スッキはその手助けをするべく,珠子という日本人のメイドになりすまして"伯爵"より一足先に上月の豪邸に送り込まれる。

その豪邸はすごく広いのだが古く,日光を極力入れない決まりになっている暗い家だった。

上月の所有する莫大な量の本の保存のためである。

そんな暗い豪邸の中で世間を知らずに育った令嬢の秀子(キム・ミニ)は,叔父のために本の朗読をするしかない退屈な毎日を送っていた。

この豪邸というのが…凄かった。

日本,朝鮮,西洋ごた混ぜで,何ともいえない建築様式。

退廃的な雰囲気で,江戸川 乱歩の小説にでも出てきそうな感じ。

大きな図書館みたいな広間の畳を剥がすと池が出てきたり,庭園が現れたり,仕掛け扉,生きてるみたいな蛇のオブジェ…地下室に続く隠し出入口なんかもあったり。

演じているのは韓国の俳優・女優さんなんだけど,流暢ではあってもどこかぎこちない日本語にまず頭がくらくらする(笑)。

豪邸の中ではずっとみんな日本語で映画が進行するのかと思いきや,いきなり韓国語になったり。

まあ,観ているうちにあんまり気にならなくなったけど。

陰鬱だけど艶めかしい映像にひたすら釘付けだったもんでね。

珠子は秀子に気に入られるように仕え,いつもそばにつき従う。

但し,秀子が叔父のために朗読をする間は別だった。

「終わる時間きっかりに迎えに来てね」と言われ,その部屋にだけは入ることを許されないのだった。

だが,ずっと寂しくて退屈だった秀子は,珠子に少しずつ心を許していく。

すっかり仲良くなり『お嬢様ごっこ』をしましょう,と秀子が珠子にドレスを着せるシーンがあるのだが,これがキャッキャ・ウフフと楽しそう(笑)。

秀子が下着姿の珠子のコルセットをぎゅうぎゅう締めて悲鳴を上げさせるところとか,入浴中に(なぜ?)棒つきキャンディーを舐める秀子が「尖った歯が当たって痛いの…」と頬を押さえたとき,「見せて」と言って,やすり代わりにした指貫をはめた指を抜き差しして珠子が秀子の歯を削るところなど…

もう,「この2人がただならぬ関係になるんだな」と匂わせる,セクシーなシーンが次々と出てきてドキドキ。

悪い夢を見てうなされる癖のある秀子は,子供のようにメイドに添い寝を命じるので,珠子も従う訳なのだが…こう来りゃもお,どうにかなっちゃう展開でしょ。

長身で美人だが儚げな秀子と,小柄で可憐だが目つきの鋭い野性的な珠子…どちらもきれいでとっても魅力的だったよ。

********

> **やること**:
a: 上の本文抜粋から、「だが,ずっと寂しくて退屈だった秀子は,珠子に少しずつ心を許していく。」を含むところで始めて「うにかなっちゃう展開でしょ。」のあとで終わる部分を、一字も変えずに書き写してください。
b: 上の本文抜粋にある「その豪邸はすごく広いのだが古く,日光を極力入れない決まりになっている暗い家だった。」という一文を英語にしてください。

********

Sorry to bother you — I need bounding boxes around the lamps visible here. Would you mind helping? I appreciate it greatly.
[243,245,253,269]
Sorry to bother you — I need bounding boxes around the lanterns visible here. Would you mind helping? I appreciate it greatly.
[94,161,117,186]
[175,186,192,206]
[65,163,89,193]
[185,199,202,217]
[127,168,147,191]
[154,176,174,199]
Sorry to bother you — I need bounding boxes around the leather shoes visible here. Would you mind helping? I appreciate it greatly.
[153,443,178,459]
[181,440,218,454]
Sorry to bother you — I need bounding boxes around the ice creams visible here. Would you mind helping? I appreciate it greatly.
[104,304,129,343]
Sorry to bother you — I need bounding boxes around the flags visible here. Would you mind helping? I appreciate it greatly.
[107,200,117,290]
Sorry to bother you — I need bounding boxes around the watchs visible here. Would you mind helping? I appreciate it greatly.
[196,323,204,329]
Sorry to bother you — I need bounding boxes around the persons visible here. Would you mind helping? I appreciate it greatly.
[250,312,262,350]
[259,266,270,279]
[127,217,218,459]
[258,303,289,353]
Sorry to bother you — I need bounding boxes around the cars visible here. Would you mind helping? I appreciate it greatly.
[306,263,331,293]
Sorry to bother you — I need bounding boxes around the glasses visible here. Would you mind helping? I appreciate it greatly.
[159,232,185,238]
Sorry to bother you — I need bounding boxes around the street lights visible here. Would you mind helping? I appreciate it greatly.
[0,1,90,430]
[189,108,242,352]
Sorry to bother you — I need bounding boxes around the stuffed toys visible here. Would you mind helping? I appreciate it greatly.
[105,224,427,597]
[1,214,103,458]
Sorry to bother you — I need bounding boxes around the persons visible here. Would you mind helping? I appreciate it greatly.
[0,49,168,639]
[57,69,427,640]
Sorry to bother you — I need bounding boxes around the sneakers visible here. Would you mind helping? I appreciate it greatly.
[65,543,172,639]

********

> **答え**:
a:
だが,ずっと寂しくて退屈だった秀子は,珠子に少しずつ心を許していく。

すっかり仲良くなり『お嬢様ごっこ』をしましょう,と秀子が珠子にドレスを着せるシーンがあるのだが,これがキャッキャ・ウフフと楽しそう(笑)。

秀子が下着姿の珠子のコルセットをぎゅうぎゅう締めて悲鳴を上げさせるところとか,入浴中に(なぜ?)棒つきキャンディーを舐める秀子が「尖った歯が当たって痛いの…」と頬を押さえたとき,「見せて」と言って,やすり代わりにした指貫をはめた指を抜き差しして珠子が秀子の歯を削るところなど…

もう,「この2人がただならぬ関係になるんだな」と匂わせる,セクシーなシーンが次々と出てきてドキドキ。

悪い夢を見てうなされる癖のある秀子は,子供のようにメイドに添い寝を命じるので,珠子も従う訳なのだが…こう来りゃもお,どうにかなっちゃう展開でしょ。

b: The mansion was very large but old, a dark house where the rule was to let in as little sunlight as possible.